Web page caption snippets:
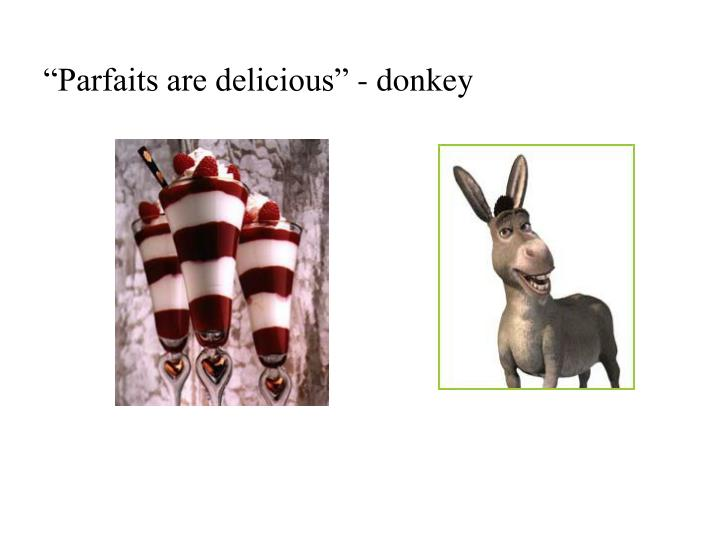 """Parfaits are delicious"" - donkey"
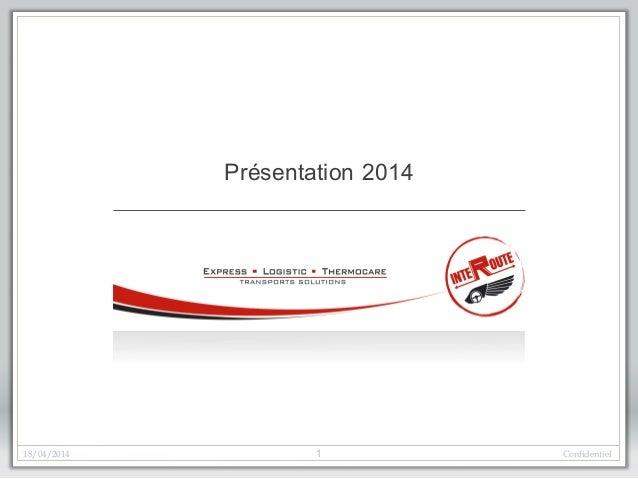 18/04/2014 Confidentiel1 Présentation 2014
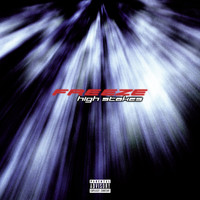Freeze - High Stakes (Explicit)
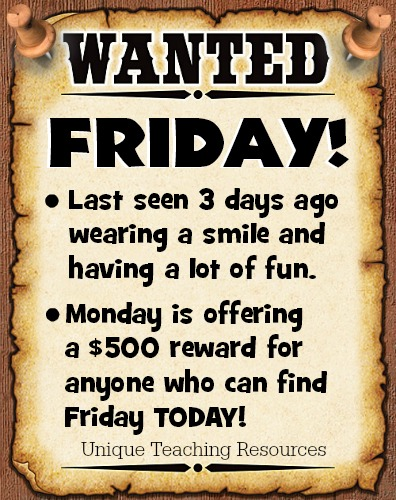 Monday Quote:  Friday Wanted Poster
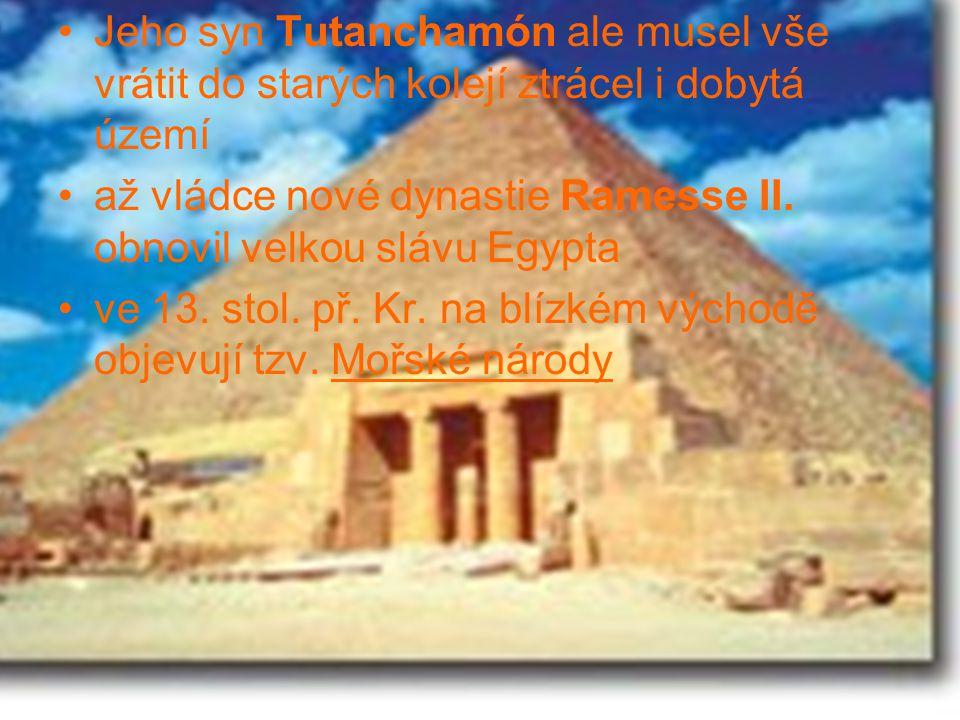 Jeho syn Tutanchamón ale musel vše vrátit do starých kolejí ztrácel i dobytá území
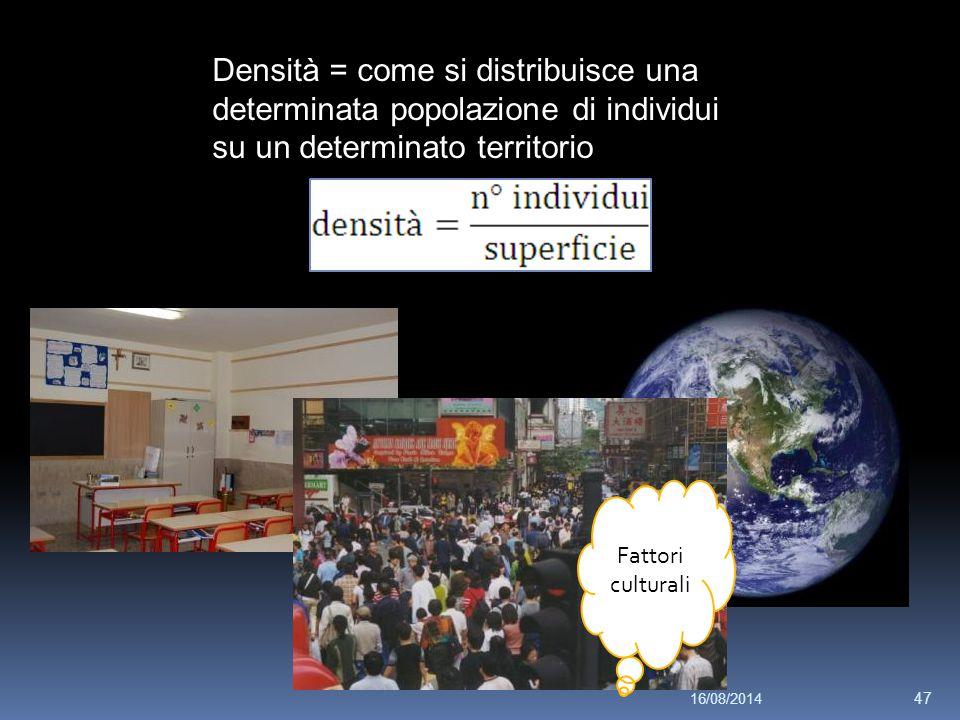Densità = come si distribuisce una determinata popolazione di individui su un determinato territorio Fattori culturali 16/08/2014 47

**Instructions to follow**
Would you please repeat the entries above verbatim, excluding each picture?

**Exercise result**
 """Parfaits are delicious"" - donkey"
 18/04/2014 Confidentiel1 Présentation 2014
Freeze - High Stakes (Explicit)
 Monday Quote:  Friday Wanted Poster
 Jeho syn Tutanchamón ale musel vše vrátit do starých kolejí ztrácel i dobytá území
Densità = come si distribuisce una determinata popolazione di individui su un determinato territorio Fattori culturali 16/08/2014 47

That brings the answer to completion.